Swiss franc set for biggest monthly drop vs euro in divergence trades
The Swiss franc fell for a fourth consecutive day on Friday and is on track to post its biggest monthly drop in six years against the euro as some hedge funds sold the currency after it broke through major technical levels this week.
The franc’s drop against the euro came after Swiss National Bank chief Thomas Jordan reiterated in an interview to Le Temps on Monday that the currency was still “significantly overvalued”.
The SNB’s accommodative stance towards more currency weakness was in contrast to the optimism sounded by the European Central Bank last week at a scheduled policy meeting and that of other major central banks around the world, who are actively discussing withdrawing years of massive monetary stimulus.
The ECB’s apparent lack of concern about a strengthening euro convinced markets the central bank remained on track potentially to begin tapering its bond-buying stimulus later this year.
“Jordan’s comments have set the tone for the franc move this week and I think the franc’s weakness has certainly more room to run,” said Thomas Flury, head of currency strategy at UBS Wealth Management’s Chief Investment Office.
Traders said the franc’s weakness against the dollar since last week has also been a factor in its drop against the euro.
After the franc tumbled through the 1.10-1.11 range against the euro, the fall quickly accelerated on the back of some hedge fund selling.
“There is some rebalancing flows going through from some model-driven funds after euro/franc cracked through the 1.10 level and with very little option barriers at these levels, this can go higher,” Scotiabank’s head of Asian FX sales and trading, Gerrard Katz, said.
The franc was trading 0.7 percent weaker against the dollar CHF= at 97.11 cents. It has fallen nearly 3 percent this week, its biggest weekly drop since October 2015.
The currency was down a percent at 1.1372 against the euro EURCHF= and traded below a 200-week moving average for the first time since September 2008, according to Reuters data.
Morgan Stanley strategists expect more losses on the view that the franc remains the “most overvalued currency in the G10 universe” despite this week’s fall.
“The bearish franc trade is an alternative approach to trading better prospects for European Monetary Union economic and political stability,” they wrote in a morning note.

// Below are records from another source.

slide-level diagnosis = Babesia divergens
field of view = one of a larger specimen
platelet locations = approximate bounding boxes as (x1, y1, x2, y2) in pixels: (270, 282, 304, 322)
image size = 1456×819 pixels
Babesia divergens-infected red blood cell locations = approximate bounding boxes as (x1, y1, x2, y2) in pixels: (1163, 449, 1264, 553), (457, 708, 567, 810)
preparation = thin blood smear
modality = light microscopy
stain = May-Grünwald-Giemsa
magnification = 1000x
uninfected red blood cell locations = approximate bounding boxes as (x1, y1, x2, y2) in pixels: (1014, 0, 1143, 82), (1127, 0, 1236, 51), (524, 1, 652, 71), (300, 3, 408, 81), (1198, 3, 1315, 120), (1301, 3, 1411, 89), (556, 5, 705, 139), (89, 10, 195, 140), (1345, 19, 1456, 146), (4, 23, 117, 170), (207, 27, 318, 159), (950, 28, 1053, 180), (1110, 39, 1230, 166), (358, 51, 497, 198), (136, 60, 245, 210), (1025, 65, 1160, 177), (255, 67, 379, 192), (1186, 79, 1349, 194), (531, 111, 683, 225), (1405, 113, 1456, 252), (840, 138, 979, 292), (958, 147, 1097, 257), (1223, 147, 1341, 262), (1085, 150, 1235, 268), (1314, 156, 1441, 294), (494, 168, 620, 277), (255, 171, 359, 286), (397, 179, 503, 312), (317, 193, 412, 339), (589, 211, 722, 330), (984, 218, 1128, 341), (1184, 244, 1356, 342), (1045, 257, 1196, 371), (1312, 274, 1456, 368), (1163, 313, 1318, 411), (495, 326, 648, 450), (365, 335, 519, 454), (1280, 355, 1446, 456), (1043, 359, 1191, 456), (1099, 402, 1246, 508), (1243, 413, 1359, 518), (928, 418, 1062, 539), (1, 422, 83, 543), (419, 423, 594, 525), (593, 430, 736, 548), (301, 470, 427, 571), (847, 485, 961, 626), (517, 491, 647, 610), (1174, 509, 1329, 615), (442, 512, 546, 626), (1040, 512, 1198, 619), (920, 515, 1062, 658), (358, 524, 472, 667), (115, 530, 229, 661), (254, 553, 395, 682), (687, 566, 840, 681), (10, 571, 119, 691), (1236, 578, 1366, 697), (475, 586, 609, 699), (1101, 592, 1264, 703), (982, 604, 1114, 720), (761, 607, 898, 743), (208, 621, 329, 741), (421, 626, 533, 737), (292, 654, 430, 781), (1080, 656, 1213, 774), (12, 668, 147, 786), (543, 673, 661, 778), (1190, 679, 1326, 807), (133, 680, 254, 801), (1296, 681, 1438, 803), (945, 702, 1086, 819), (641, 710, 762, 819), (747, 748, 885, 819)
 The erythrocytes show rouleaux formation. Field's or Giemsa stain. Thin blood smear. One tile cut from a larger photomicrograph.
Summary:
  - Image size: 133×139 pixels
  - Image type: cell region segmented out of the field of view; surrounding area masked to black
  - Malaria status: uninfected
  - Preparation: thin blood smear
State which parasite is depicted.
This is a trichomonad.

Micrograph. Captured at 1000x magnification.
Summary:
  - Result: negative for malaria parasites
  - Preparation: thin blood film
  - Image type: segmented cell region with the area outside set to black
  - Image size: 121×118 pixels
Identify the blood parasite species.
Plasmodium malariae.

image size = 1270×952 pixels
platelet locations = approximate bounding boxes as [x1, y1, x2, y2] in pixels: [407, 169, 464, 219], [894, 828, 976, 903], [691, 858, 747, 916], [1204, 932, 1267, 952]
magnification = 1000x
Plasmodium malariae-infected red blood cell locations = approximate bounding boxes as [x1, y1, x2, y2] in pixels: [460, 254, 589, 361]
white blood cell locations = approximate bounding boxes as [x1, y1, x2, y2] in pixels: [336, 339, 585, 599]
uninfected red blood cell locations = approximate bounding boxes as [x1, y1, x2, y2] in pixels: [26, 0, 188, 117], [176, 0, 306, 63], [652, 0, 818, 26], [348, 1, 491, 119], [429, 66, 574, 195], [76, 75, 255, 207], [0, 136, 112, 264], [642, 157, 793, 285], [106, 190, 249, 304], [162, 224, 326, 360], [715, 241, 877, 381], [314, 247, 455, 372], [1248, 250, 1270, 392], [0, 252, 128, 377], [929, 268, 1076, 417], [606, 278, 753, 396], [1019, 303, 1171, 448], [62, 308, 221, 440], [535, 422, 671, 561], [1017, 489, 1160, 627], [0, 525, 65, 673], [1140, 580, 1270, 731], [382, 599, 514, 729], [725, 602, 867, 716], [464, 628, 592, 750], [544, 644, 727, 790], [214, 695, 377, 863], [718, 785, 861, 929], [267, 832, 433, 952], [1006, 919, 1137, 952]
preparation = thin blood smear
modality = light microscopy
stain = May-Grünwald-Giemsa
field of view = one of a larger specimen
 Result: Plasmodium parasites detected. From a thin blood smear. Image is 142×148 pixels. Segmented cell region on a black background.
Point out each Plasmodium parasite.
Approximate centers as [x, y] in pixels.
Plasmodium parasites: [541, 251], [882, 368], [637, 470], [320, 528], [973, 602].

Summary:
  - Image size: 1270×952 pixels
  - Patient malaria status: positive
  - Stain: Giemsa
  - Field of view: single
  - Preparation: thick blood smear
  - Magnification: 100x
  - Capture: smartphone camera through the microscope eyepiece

Elsewhere, the Swedish Krona gained 1 percent against the dollar to 8.13 after Sweden reported economic growth in the second quarter at 1.7 percent compared to a forecast of 1 percent.
The dollar index broadly marked time against a basket of six major currencies and was a shade lower at 93.73 after edging up 0.2 percent the previous day. The market’s focus is now on second quarter U.S. gross domestic product data due at 1230 GMT.